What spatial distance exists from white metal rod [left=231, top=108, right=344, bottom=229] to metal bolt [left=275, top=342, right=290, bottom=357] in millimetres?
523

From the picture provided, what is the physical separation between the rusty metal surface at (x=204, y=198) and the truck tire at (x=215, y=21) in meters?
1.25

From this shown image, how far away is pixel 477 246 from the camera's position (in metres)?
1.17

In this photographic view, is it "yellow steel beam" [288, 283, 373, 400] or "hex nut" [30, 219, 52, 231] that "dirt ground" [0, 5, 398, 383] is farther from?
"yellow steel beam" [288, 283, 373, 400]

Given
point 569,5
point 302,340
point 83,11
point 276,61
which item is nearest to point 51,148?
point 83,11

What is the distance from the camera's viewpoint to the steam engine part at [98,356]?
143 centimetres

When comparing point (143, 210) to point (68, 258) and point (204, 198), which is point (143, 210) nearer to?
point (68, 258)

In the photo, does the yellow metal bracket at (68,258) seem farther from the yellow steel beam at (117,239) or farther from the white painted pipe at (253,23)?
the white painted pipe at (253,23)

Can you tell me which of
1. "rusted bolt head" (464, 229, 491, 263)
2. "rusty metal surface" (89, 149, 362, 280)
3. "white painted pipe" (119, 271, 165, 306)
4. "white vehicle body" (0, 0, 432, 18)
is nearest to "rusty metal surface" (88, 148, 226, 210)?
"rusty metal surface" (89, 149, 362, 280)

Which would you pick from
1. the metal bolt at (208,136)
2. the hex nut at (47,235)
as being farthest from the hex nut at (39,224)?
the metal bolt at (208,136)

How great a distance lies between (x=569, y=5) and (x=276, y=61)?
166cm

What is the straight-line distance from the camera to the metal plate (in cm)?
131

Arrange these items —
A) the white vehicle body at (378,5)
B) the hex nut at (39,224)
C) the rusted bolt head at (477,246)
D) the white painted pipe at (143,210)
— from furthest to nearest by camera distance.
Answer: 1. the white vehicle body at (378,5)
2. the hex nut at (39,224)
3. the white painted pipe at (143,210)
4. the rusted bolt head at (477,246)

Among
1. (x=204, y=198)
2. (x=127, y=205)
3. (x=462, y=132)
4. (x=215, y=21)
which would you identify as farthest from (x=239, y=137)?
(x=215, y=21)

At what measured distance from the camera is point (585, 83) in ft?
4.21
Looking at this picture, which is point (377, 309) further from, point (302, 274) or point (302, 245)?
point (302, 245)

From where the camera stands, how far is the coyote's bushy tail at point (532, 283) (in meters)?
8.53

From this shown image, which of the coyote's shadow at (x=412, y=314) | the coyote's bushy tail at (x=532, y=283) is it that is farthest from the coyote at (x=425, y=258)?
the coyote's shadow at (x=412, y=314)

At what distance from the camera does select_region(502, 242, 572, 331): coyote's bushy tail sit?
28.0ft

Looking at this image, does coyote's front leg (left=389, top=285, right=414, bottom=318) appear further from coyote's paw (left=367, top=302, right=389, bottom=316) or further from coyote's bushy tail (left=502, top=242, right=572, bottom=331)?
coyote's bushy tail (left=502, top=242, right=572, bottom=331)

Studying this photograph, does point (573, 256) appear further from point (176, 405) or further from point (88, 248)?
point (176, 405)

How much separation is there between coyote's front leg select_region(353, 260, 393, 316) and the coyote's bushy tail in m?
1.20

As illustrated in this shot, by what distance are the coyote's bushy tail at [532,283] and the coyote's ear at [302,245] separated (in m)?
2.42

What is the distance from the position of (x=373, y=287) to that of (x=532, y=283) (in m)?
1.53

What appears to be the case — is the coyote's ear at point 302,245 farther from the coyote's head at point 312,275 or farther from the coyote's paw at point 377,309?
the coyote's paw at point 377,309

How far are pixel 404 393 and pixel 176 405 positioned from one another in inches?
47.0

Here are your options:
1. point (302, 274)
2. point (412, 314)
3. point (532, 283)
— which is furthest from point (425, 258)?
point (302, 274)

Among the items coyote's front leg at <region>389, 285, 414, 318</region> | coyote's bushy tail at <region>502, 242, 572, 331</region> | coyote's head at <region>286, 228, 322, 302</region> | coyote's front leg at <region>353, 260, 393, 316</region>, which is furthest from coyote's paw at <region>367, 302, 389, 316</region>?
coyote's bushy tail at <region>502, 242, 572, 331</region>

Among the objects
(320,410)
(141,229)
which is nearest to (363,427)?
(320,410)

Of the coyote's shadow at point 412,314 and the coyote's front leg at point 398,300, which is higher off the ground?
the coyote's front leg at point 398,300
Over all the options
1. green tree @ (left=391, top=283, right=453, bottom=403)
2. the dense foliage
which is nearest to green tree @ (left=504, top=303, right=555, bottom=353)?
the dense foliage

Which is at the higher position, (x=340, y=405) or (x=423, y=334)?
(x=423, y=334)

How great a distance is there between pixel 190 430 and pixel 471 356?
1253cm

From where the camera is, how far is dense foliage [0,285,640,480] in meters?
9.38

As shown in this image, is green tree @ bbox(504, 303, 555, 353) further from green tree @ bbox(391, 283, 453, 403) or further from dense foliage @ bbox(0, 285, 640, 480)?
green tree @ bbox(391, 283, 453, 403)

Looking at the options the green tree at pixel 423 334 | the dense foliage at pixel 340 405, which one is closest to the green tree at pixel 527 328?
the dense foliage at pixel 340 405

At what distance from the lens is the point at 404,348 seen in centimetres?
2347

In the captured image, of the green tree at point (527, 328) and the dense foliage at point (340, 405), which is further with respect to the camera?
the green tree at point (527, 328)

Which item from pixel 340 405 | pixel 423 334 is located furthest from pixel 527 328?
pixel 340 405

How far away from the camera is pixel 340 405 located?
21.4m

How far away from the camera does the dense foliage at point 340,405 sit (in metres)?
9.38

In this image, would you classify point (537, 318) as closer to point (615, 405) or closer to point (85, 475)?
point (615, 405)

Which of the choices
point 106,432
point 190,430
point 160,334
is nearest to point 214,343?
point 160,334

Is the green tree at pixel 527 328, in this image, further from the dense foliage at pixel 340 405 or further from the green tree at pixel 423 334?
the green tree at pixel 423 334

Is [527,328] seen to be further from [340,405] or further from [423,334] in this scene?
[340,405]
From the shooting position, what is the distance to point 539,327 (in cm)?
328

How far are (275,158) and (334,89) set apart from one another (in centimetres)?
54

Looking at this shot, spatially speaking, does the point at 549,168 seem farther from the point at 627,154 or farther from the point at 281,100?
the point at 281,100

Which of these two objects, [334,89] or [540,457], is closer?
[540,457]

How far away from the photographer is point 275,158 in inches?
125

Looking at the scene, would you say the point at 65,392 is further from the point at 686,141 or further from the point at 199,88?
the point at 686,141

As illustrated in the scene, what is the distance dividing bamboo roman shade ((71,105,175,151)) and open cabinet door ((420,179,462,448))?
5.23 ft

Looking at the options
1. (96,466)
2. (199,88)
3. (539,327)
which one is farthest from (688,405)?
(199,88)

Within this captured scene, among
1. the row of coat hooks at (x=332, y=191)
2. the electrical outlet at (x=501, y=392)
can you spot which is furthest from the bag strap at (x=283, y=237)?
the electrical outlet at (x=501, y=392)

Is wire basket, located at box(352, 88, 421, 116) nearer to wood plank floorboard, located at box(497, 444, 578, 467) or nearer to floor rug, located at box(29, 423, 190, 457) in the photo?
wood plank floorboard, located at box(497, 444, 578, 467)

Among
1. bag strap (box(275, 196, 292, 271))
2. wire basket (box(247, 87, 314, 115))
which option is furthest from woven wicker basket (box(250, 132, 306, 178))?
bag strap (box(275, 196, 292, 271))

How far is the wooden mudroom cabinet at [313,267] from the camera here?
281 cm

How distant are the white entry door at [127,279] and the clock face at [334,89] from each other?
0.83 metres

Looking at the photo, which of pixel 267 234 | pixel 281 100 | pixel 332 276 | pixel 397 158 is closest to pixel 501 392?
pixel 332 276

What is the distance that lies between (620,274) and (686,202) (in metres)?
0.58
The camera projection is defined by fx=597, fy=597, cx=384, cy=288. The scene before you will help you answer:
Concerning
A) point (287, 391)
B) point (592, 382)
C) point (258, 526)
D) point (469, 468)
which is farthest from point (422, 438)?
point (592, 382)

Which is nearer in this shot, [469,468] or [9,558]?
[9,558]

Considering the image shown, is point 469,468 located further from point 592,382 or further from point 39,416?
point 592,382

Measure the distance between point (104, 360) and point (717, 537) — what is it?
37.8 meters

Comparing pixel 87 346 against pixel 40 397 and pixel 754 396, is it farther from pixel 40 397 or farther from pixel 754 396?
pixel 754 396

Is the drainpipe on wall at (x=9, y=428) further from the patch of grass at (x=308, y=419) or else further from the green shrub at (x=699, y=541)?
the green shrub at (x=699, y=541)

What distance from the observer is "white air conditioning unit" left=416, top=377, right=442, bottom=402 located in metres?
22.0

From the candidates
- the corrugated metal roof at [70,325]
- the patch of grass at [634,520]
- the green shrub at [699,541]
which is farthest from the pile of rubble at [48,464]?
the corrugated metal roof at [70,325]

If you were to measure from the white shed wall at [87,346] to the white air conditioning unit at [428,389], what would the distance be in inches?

--*--

Update the rows from the start of the rows through the line holding "143 centimetres", both included, by changing "hex nut" to "lock nut" and leaving everything else unchanged. Return only those lines.

What spatial distance exists from white metal rod [left=231, top=108, right=344, bottom=229] to metal bolt [left=275, top=342, right=290, bottom=357] in millimetres?
523

From the picture provided, what is the physical separation between the rusty metal surface at (x=204, y=198) and the truck tire at (x=215, y=21) in meters?
1.25

From this shown image, how far away is pixel 477 246 from the camera's position (in metres)?
1.17

In this photographic view, is it "yellow steel beam" [288, 283, 373, 400] or "lock nut" [30, 219, 52, 231] that "dirt ground" [0, 5, 398, 383] is farther from?
"yellow steel beam" [288, 283, 373, 400]

Given
point 569,5
point 302,340
point 83,11
point 276,61
which item is nearest to point 51,148?
point 83,11

What is the distance from the camera's viewpoint to the steam engine part at [98,356]?
143 centimetres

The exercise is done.